▶ [TESTO DI PARTENZA]:
════════════════════

La materia contiene anche energia chimica. Le molecole che costituiscono i composti chimici sono formate da atomi tenuti insieme da forze di legame che in prima approssimazione possono essere considerate di natura elettrostatica. Per scindere una molecola nei suoi costituenti dobbiamo compiere su di essa un lavoro e quindi impiegare dell’energia. Ma una molecola si può anche rompere da sola dopo che le sia stata applicata una piccola “spinta” iniziale, detta energia di attivazione (per esempio nel caso di un fiammifero questa energia si ottiene strofinando la capocchia su di una superficie ruvida): in tal modo si ottengono molecole con energia di legame minore. Dove è andato a finire il surplus energetico? Esso si è trasformato in un’altra forma, ad esempio in energia elettrica, luminosa o calorifica. Ciò è esattamente quanto succede quando si brucia del petrolio, quando si metabolizza il cibo che abbiamo ingerito o quando si accende un fiammifero. Il petrolio, il cibo e il fiammifero contengono quindi energia chimica potenziale.

Può avvenire anche il processo contrario e cioè che altre forme di energia si tramutino in energia chimica. La fotosintesi ad esempio consiste nella trasformazione dell’energia elettromagnetica (cioè luce) in energia chimica dei prodotti organici delle piante verdi.

Vi è infine l’energia nucleare che ha sede nei nuclei degli atomi dove in un preciso rapporto numerico stanno, tenuti insieme da forze nucleari molto intense, protoni e neutroni. Qualora si rompa l’equilibrio fra questi due tipi di particelle, per esempio inserendo un neutrone, il nucleo diventa instabile e si spezza per andare alla ricerca di configurazioni più stabili. Questo è quanto succede nel processo di fissione nucleare dove da un atomo pesante, ad esempio di uranio, si ottengono due atomi più leggeri e più stabili (ad esempio bario e kripto). Maggiore stabilità vuol dire minore contenuto energetico: la fissione nucleare mette quindi a disposizione dell’ambiente l’energia che si libera dalla scissione dei nuclei atomici.

════════════════════

▶ [COMPITO INDICATO A]:
Trascrivi dal testo sull'energia chimica e nucleare il passo che va da "Vi è infine" a "dei nuclei atomici.".
▶ [COMPITO INDICATO B]:
Secondo il testo sull'energia chimica e nucleare, come si ottiene l'energia di attivazione nel caso di un fiammifero?
▶ [COMPITO INDICATO C]:
Riassumi in due frasi il testo sull'energia chimica e nucleare.

▶ [ESTRATTO DEI DATI]:
════════════════════

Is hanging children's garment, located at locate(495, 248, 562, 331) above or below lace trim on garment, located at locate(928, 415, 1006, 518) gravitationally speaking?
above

════════════════════

▶ [RISPOSTA COMPLETA A]:
Vi è infine l’energia nucleare che ha sede nei nuclei degli atomi dove in un preciso rapporto numerico stanno, tenuti insieme da forze nucleari molto intense, protoni e neutroni. Qualora si rompa l’equilibrio fra questi due tipi di particelle, per esempio inserendo un neutrone, il nucleo diventa instabile e si spezza per andare alla ricerca di configurazioni più stabili. Questo è quanto succede nel processo di fissione nucleare dove da un atomo pesante, ad esempio di uranio, si ottengono due atomi più leggeri e più stabili (ad esempio bario e kripto). Maggiore stabilità vuol dire minore contenuto energetico: la fissione nucleare mette quindi a disposizione dell’ambiente l’energia che si libera dalla scissione dei nuclei atomici.

▶ [RISPOSTA COMPLETA B]:
Strofinando la capocchia su di una superficie ruvida.

▶ [RISPOSTA COMPLETA C]:
La materia contiene energia chimica: quando una molecola si rompe dopo una piccola spinta iniziale, detta energia di attivazione, il surplus energetico si trasforma in altre forme, come energia elettrica, luminosa o calorifica, mentre nella fotosintesi la luce si trasforma in energia chimica. L'energia nucleare ha sede nei nuclei degli atomi e nella fissione un atomo pesante, come l'uranio, si spezza in due atomi più leggeri e stabili, liberando energia.